EXERCISE
Below are some entries. Transcribe the lines from the one holding "Командиру корабля морской" to the one holding "Portrait femme assise", inclusive, but not the pictures among them.

DATA SHOWN
• • • •

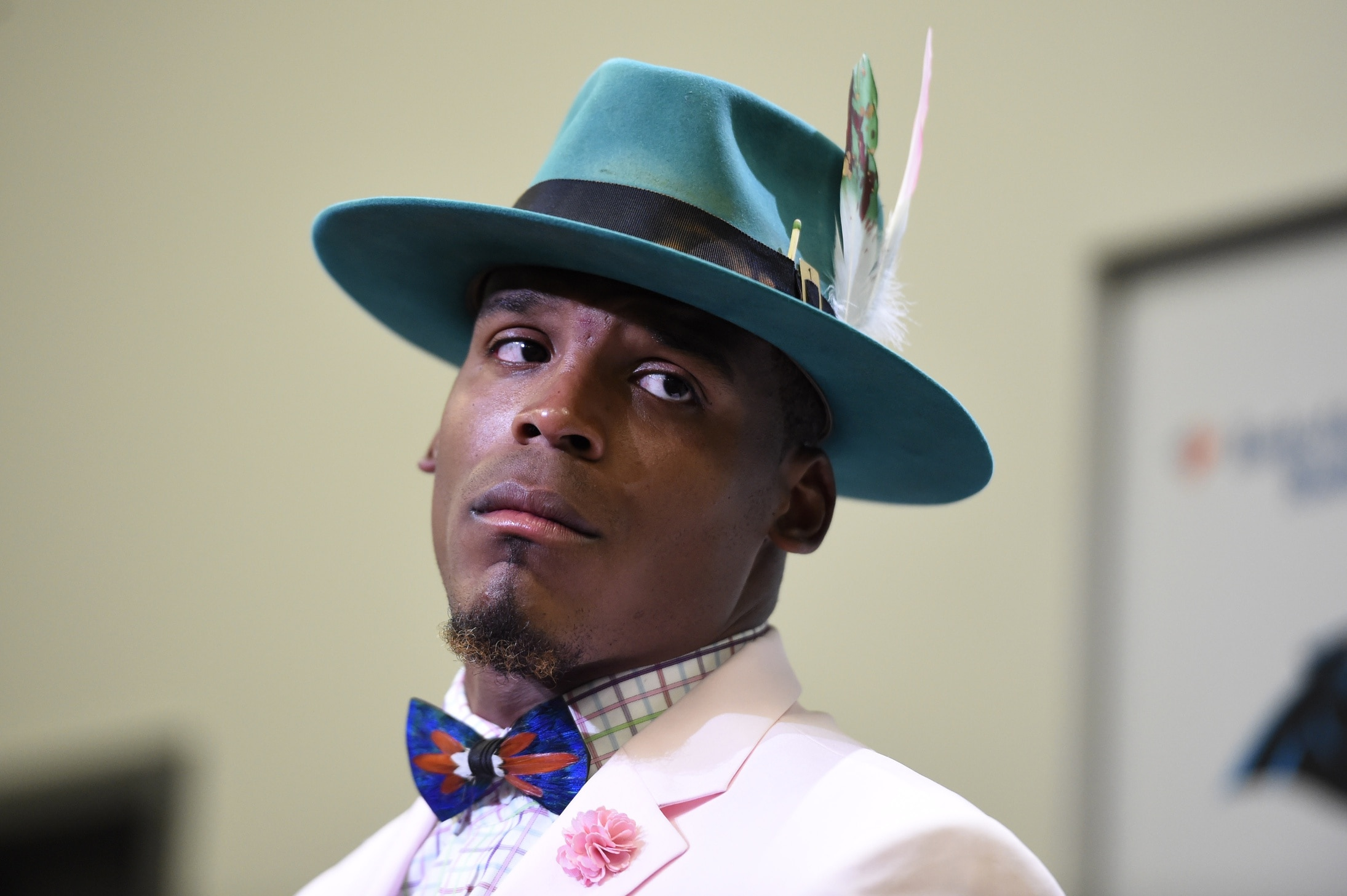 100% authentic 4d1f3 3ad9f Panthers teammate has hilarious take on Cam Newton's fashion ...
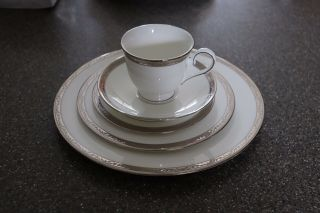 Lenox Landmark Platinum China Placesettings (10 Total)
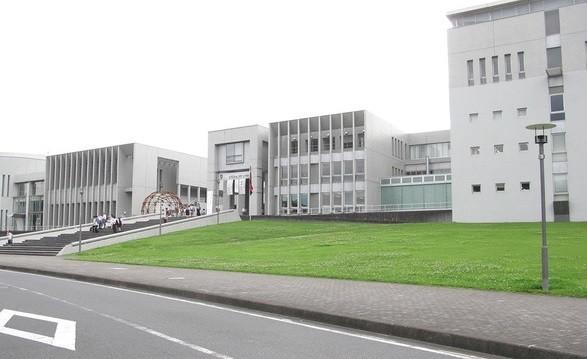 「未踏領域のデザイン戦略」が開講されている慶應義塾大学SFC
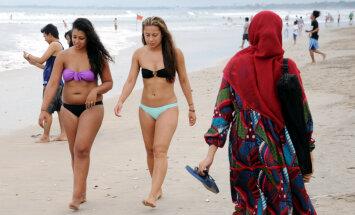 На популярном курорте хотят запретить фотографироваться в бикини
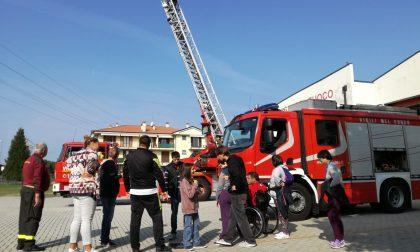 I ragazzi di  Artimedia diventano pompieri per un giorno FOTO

• • • •

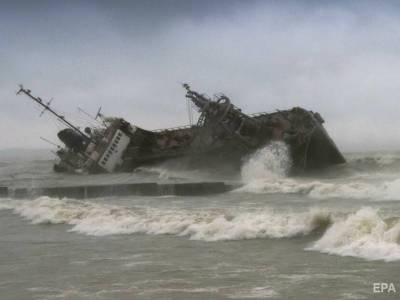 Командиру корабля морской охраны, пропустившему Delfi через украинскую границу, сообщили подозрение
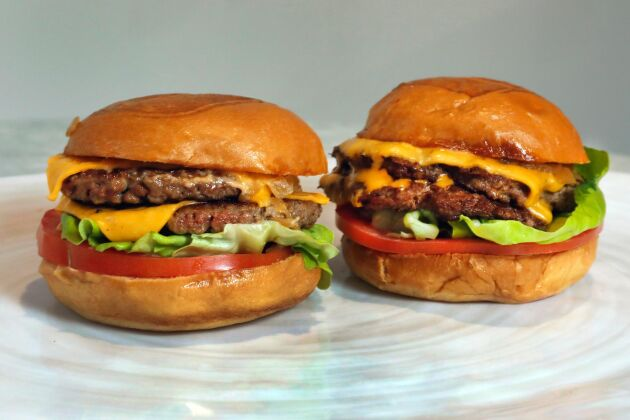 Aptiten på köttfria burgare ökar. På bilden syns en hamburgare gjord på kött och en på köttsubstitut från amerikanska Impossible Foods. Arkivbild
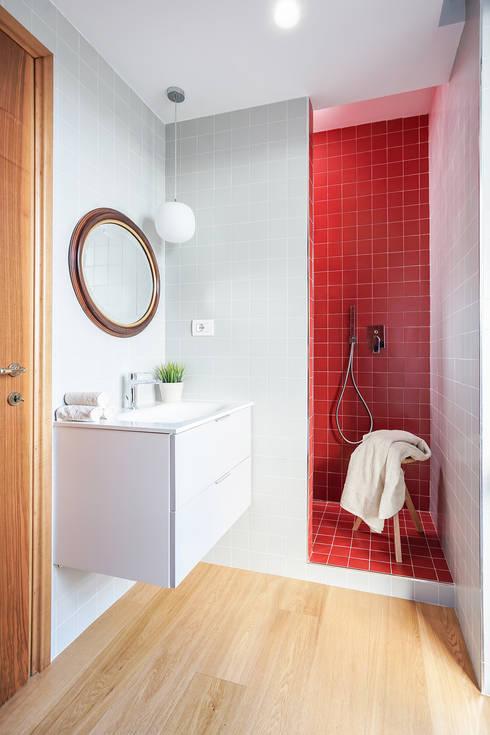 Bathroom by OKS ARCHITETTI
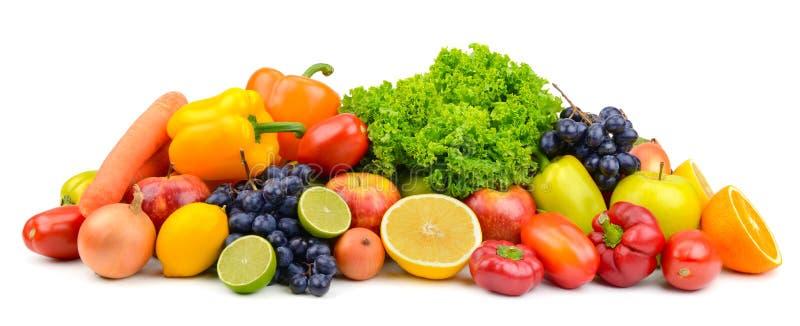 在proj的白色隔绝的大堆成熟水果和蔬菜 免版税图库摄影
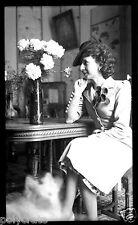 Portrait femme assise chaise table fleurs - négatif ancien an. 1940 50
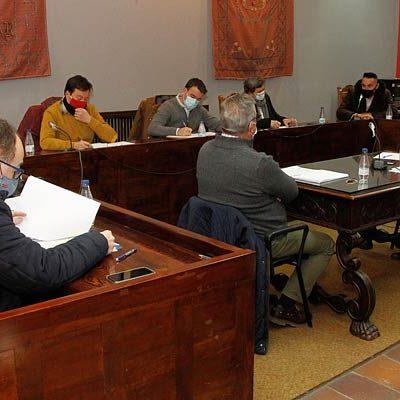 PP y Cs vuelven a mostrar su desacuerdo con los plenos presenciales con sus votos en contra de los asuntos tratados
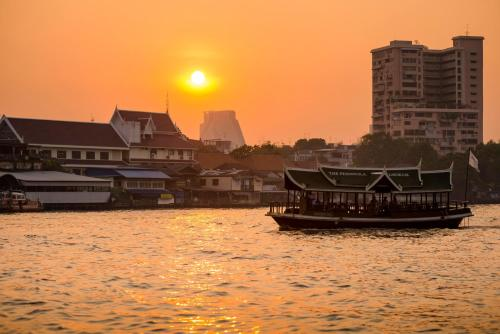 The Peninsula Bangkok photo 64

• • • •

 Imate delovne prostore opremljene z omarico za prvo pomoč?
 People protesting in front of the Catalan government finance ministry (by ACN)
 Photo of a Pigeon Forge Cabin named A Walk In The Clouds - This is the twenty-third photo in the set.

• • • •

THE ANSWER
 Командиру корабля морской охраны, пропустившему Delfi через украинскую границу, сообщили подозрение
 Aptiten på köttfria burgare ökar. På bilden syns en hamburgare gjord på kött och en på köttsubstitut från amerikanska Impossible Foods. Arkivbild
 Bathroom by OKS ARCHITETTI
 在proj的白色隔绝的大堆成熟水果和蔬菜 免版税图库摄影
 Portrait femme assise chaise table fleurs - négatif ancien an. 1940 50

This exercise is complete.